# [TASK]
Print the full listing exactly.

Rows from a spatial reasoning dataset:
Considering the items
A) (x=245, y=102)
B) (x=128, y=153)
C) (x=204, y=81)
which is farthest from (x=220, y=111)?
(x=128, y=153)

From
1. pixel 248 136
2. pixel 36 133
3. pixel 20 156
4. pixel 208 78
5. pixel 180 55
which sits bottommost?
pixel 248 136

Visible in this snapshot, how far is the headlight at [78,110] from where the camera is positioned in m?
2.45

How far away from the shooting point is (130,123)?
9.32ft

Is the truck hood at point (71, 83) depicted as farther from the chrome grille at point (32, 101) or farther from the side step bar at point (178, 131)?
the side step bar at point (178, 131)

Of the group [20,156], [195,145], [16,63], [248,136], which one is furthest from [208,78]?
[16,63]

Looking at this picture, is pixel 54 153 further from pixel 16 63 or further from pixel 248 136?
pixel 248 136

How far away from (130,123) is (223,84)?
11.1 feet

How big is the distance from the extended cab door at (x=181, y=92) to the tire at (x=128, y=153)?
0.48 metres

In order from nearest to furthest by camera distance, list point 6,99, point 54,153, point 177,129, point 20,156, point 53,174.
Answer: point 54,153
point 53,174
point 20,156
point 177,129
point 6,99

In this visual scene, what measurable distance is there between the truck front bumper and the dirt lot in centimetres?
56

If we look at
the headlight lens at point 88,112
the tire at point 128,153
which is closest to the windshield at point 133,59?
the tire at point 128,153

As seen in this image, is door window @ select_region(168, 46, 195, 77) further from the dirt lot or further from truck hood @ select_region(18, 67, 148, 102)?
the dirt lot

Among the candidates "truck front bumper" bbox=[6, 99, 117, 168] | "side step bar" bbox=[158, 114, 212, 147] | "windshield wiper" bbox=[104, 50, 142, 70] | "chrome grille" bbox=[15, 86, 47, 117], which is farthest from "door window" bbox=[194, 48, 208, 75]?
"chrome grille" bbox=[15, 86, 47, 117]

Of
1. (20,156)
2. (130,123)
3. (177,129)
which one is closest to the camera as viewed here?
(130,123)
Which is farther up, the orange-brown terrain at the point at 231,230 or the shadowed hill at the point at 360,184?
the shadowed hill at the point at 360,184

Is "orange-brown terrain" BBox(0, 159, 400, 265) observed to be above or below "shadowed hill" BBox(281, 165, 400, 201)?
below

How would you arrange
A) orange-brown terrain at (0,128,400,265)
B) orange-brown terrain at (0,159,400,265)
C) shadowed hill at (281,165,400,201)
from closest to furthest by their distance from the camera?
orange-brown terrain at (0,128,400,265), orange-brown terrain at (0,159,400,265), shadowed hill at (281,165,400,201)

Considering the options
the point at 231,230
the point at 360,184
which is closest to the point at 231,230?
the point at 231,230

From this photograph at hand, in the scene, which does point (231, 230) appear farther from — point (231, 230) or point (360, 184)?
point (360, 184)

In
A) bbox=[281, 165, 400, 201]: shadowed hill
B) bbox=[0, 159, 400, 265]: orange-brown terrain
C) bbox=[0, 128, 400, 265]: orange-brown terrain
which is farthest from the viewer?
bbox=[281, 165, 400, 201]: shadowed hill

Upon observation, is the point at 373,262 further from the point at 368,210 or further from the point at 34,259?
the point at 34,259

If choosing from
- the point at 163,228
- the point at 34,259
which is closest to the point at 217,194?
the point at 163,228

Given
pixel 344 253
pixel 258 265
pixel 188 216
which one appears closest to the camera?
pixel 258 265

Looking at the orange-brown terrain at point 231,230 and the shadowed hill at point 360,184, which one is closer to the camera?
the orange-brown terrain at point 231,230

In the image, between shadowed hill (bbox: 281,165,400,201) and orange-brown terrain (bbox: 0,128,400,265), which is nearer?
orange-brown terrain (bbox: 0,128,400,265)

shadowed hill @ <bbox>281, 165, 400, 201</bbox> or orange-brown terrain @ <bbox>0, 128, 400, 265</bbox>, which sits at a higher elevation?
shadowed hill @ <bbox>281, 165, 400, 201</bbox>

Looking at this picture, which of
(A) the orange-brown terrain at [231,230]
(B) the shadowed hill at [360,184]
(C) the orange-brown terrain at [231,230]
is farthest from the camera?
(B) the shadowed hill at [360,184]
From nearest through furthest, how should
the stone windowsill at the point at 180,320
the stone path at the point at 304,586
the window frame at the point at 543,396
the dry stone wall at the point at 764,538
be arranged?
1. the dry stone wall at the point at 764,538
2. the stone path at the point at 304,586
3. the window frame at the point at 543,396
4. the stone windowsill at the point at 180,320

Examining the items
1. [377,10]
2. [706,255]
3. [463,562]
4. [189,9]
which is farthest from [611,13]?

# [RESULT]
Considering the items
A) (x=245, y=102)
B) (x=128, y=153)
C) (x=204, y=81)
which is farthest from (x=220, y=111)?
(x=128, y=153)

From
1. pixel 248 136
2. pixel 36 133
3. pixel 20 156
4. pixel 208 78
5. pixel 180 55
which sits bottommost?
pixel 248 136

Visible in this snapshot, how far is the headlight at [78,110] from where the camera is positioned in m?
2.45

How far away from the shooting point is (130,123)?
9.32ft

Is the truck hood at point (71, 83) depicted as farther from the chrome grille at point (32, 101) or farther from the side step bar at point (178, 131)?
the side step bar at point (178, 131)

Of the group [20,156], [195,145], [16,63], [248,136], which one is furthest from [208,78]?
[16,63]

Looking at this picture, is pixel 54 153 further from pixel 16 63 or further from pixel 248 136?
pixel 248 136

How far away from (130,123) is (223,84)?
11.1 feet

How big is the distance from the extended cab door at (x=181, y=92) to the tire at (x=128, y=153)?
0.48 metres

In order from nearest to furthest by camera distance, list point 6,99, point 54,153, point 177,129, point 20,156, point 53,174.
Answer: point 54,153
point 53,174
point 20,156
point 177,129
point 6,99

In this visual scene, what measurable distance is there between the truck front bumper and the dirt lot in centimetres?
56

If we look at
the headlight lens at point 88,112
the tire at point 128,153
which is closest to the windshield at point 133,59?
the tire at point 128,153

As seen in this image, is door window @ select_region(168, 46, 195, 77) further from the dirt lot or further from truck hood @ select_region(18, 67, 148, 102)?
the dirt lot

Among the candidates "truck front bumper" bbox=[6, 99, 117, 168] | "side step bar" bbox=[158, 114, 212, 147] | "windshield wiper" bbox=[104, 50, 142, 70] | "chrome grille" bbox=[15, 86, 47, 117], which is farthest from "door window" bbox=[194, 48, 208, 75]?
"chrome grille" bbox=[15, 86, 47, 117]

Of
1. (20,156)
2. (130,123)
3. (177,129)
which one is closest to the camera as viewed here?
(130,123)
Which is farther up, the orange-brown terrain at the point at 231,230 or the shadowed hill at the point at 360,184?
the shadowed hill at the point at 360,184

Is "orange-brown terrain" BBox(0, 159, 400, 265) observed to be above or below "shadowed hill" BBox(281, 165, 400, 201)?
below

How would you arrange
A) orange-brown terrain at (0,128,400,265)
B) orange-brown terrain at (0,159,400,265)
C) shadowed hill at (281,165,400,201)
from closest to furthest by their distance from the camera?
orange-brown terrain at (0,128,400,265), orange-brown terrain at (0,159,400,265), shadowed hill at (281,165,400,201)

Considering the options
the point at 231,230
the point at 360,184
which is closest to the point at 231,230?
the point at 231,230

From this photograph at hand, in the scene, which does point (231, 230) appear farther from — point (231, 230) or point (360, 184)?
point (360, 184)

In
A) bbox=[281, 165, 400, 201]: shadowed hill
B) bbox=[0, 159, 400, 265]: orange-brown terrain
C) bbox=[0, 128, 400, 265]: orange-brown terrain
which is farthest from the viewer?
bbox=[281, 165, 400, 201]: shadowed hill

Upon observation, is the point at 373,262 further from the point at 368,210 or further from the point at 34,259?
the point at 34,259

If choosing from
- the point at 163,228
- the point at 34,259
which is closest to the point at 217,194?
the point at 163,228

Given
pixel 344 253
pixel 258 265
pixel 188 216
which one appears closest to the camera?
pixel 258 265

Looking at the orange-brown terrain at point 231,230 and the shadowed hill at point 360,184, which one is closer to the camera?
the orange-brown terrain at point 231,230

In the image, between shadowed hill (bbox: 281,165,400,201) and orange-brown terrain (bbox: 0,128,400,265), which is nearer?
orange-brown terrain (bbox: 0,128,400,265)

shadowed hill @ <bbox>281, 165, 400, 201</bbox> or orange-brown terrain @ <bbox>0, 128, 400, 265</bbox>, which sits at a higher elevation?
shadowed hill @ <bbox>281, 165, 400, 201</bbox>

Looking at this picture, which of
(A) the orange-brown terrain at [231,230]
(B) the shadowed hill at [360,184]
(C) the orange-brown terrain at [231,230]
is farthest from the camera?
(B) the shadowed hill at [360,184]
From nearest through furthest, how should
the stone windowsill at the point at 180,320
the stone path at the point at 304,586
the window frame at the point at 543,396
the dry stone wall at the point at 764,538
be arranged?
1. the dry stone wall at the point at 764,538
2. the stone path at the point at 304,586
3. the window frame at the point at 543,396
4. the stone windowsill at the point at 180,320

Examining the items
1. [377,10]
2. [706,255]
3. [463,562]
4. [189,9]
which is farthest from [611,13]?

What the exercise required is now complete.